I've given myself the task of writing code that determines the strength of a password, and really want to break out of a lot of already established ways we do that, as they're often lacking, not designed the right way, or quickly become irrelevant.
Generally, we'll see patterns where you enter a password, and a boolean "you need 7 chars with letters and numbers" is presented. Later, we had a reasonless graphic that shows a "strong to weak" scale ranking (and variations where this is a percentage). We've been getting better at this pattern, a lot better actually, where we think about showing user time to brute-force, explicitly showing reasons for why that score was assigned,
Now, I really like the presentation of these last two ideas, but that's not my primary concern here, and my question has nothing to do with presentation of this tool.
My question is what should a program that generates an estimated range of password security take into consideration?

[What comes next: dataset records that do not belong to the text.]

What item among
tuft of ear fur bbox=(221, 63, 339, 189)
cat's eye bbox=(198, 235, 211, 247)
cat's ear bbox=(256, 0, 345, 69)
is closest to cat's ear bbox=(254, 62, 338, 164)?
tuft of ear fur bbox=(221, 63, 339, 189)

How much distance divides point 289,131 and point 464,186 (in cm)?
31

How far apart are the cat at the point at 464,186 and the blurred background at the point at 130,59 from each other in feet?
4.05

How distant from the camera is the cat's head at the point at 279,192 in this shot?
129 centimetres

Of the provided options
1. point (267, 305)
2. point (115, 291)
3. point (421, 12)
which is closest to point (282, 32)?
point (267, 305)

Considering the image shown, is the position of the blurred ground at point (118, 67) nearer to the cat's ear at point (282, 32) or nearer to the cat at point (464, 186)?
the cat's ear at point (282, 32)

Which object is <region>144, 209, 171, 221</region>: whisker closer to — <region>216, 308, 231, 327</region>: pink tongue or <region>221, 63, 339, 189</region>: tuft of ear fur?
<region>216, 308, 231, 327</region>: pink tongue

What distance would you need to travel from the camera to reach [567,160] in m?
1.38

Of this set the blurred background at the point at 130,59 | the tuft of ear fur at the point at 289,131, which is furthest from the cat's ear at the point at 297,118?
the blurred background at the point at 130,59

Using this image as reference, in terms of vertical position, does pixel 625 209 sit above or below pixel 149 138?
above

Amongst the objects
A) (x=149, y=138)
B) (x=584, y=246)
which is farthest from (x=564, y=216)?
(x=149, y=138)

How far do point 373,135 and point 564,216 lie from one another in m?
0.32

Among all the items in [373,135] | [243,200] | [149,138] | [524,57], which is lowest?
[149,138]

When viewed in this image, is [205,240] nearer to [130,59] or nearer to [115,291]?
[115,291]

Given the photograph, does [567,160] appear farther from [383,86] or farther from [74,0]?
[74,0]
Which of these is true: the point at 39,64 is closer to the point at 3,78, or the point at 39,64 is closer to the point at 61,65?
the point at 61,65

After looking through the source of howsecureismypassword.net, we see it does a few neat things, like keep a list of top 500 common passwords, groups passwords by character classes that are involved, and relates a meta-score to an estimated time to crack a bunch of hash values in that range. There's some problems with this, such as the top 500 passwords don't reflected present "top 500," but rather the ones at time of writing the code, same goes for password cracking speeds, and attacks that may not end up using brute-force.
I see similar issues with passwordmeter.com, but more in the sense that it runs best-case rather than worst-case scenarios.
So my question is
What do I need to think about to measure a password's security score at time "now"?